> [Action item A]:
Please retype part of the passage on shape detection, beginning at the words "Recognizing an object" and stopping after "position of the object in an image.".
> [Action item B]:
Answer these questions from the passage on shape detection:
(i) What does the preprocessing stage provide?
(ii) In what field is AMDF commonly used?
(iii) On what is the normalization of HOG vectors based?

> [Document section]:
╭──

Recognizing an object automatically in an image using features related to its shape is mostly a fundamental step in the automatic detection and classification of the objects. Therefore shape detection plays an important role and has an intensive usage in various applications.

In the invention, the adverse effects of illumination and noise are alleviated using edge information. Furthermore, a normalization scheme is proposed to tackle with the problems related to different sizes of the object in an image. This will be a case for example if the distance of the object from the camera is not fixed. Also an alignment scheme is proposed to get rid of the orientation problem due to different position of the object in an image.

In the invention, Histogram of Oriented Gradient (HOG) algorithm is proposed to extract shape related features using edge information. The average magnitude difference function (AMDF) is employed to obtain rotation invariant shape detection algorithm. AMDF is a dissimilarity function which commonly used in Speech Analysis to provide a similarity between waveforms. In the invention, the obtained HOG features present a waveform which presents a circular periodicity within 0-360 degree. The invention uses an AMDF module, which is first time in literature, to find out the rotation angle present in the image of the object by comparing the current waveform (i.e HOG feature vector) to the waveforms obtained from the original template objects and stored in memory. A score which indicates the similarity between the original waveforms and present waveform of the given object, and the rotation angle between two of them are provided by the AMDF module. Based on these information, an alignment stage is utilized to remove the rotation from object shape before directing the features of the object to the recognition module. In the invention, Multilayer Pereptron type Artificial Neural Network (ANN) is proposed as a classifier in the recognition module. ANN is trained using the original reference waveforms belongs to the shapes to be determined.

DETAILED DESCRIPTION OF THE INNOVATION

The present invention provides an object detection and classification method and system. The invention requires acquiring an image by a camera, wherein the object will be detected automatically by the proposed method. The image will go under a preprocessing stage to provide smoothed version of the acquired image. The smoothed image will be used to extract feature vectors based on the edge information. The obtained feature vector will be robust against illumination and noise. Also the feature vectors will further go under a process to make them robust against scale and orientation of object in the image.

In the proposed methods, HOG features are obtained from the current edge information which would produced by one of the edge operators available in literature.

The present invention eliminates the adverse effect of illumination and noise by relying on the edge information. Furthermore, in order to alleviate the problems due to orientation the present invention suggest to use AMDF as an indication of the degree of rotation of the object in the image; and in order to alleviate the problems due to scale and size variation, the present invention suggest to use a normalization of HOG vectors based on an average value of HOG feature vectors.

╰──

> [Data block]:
╭──

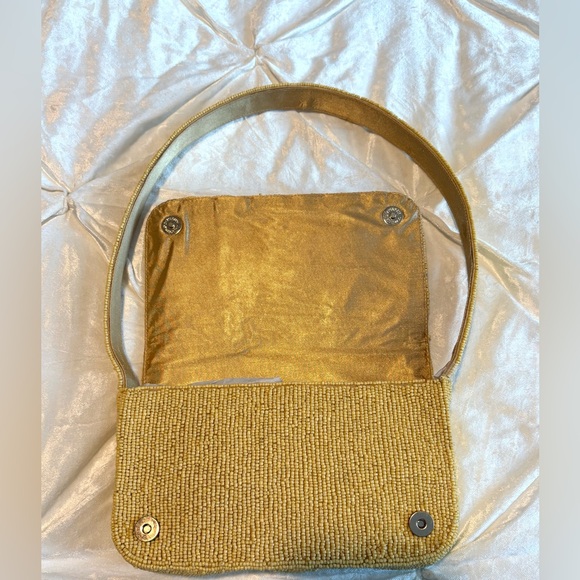 🏖️ Beaded Beach Scene Bag | Vacation Coastal Summer Shoulder Purse - Picture 4 of 6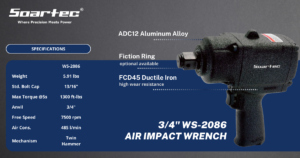 3/4″ Air Impact Wrench WS-2076/2086 Series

╰──

> [Your response A]:
Recognizing an object automatically in an image using features related to its shape is mostly a fundamental step in the automatic detection and classification of the objects. Therefore shape detection plays an important role and has an intensive usage in various applications.

In the invention, the adverse effects of illumination and noise are alleviated using edge information. Furthermore, a normalization scheme is proposed to tackle with the problems related to different sizes of the object in an image. This will be a case for example if the distance of the object from the camera is not fixed. Also an alignment scheme is proposed to get rid of the orientation problem due to different position of the object in an image.

> [Your response B]:
(i) A smoothed version of the acquired image.
(ii) Speech Analysis.
(iii) An average value of HOG feature vectors.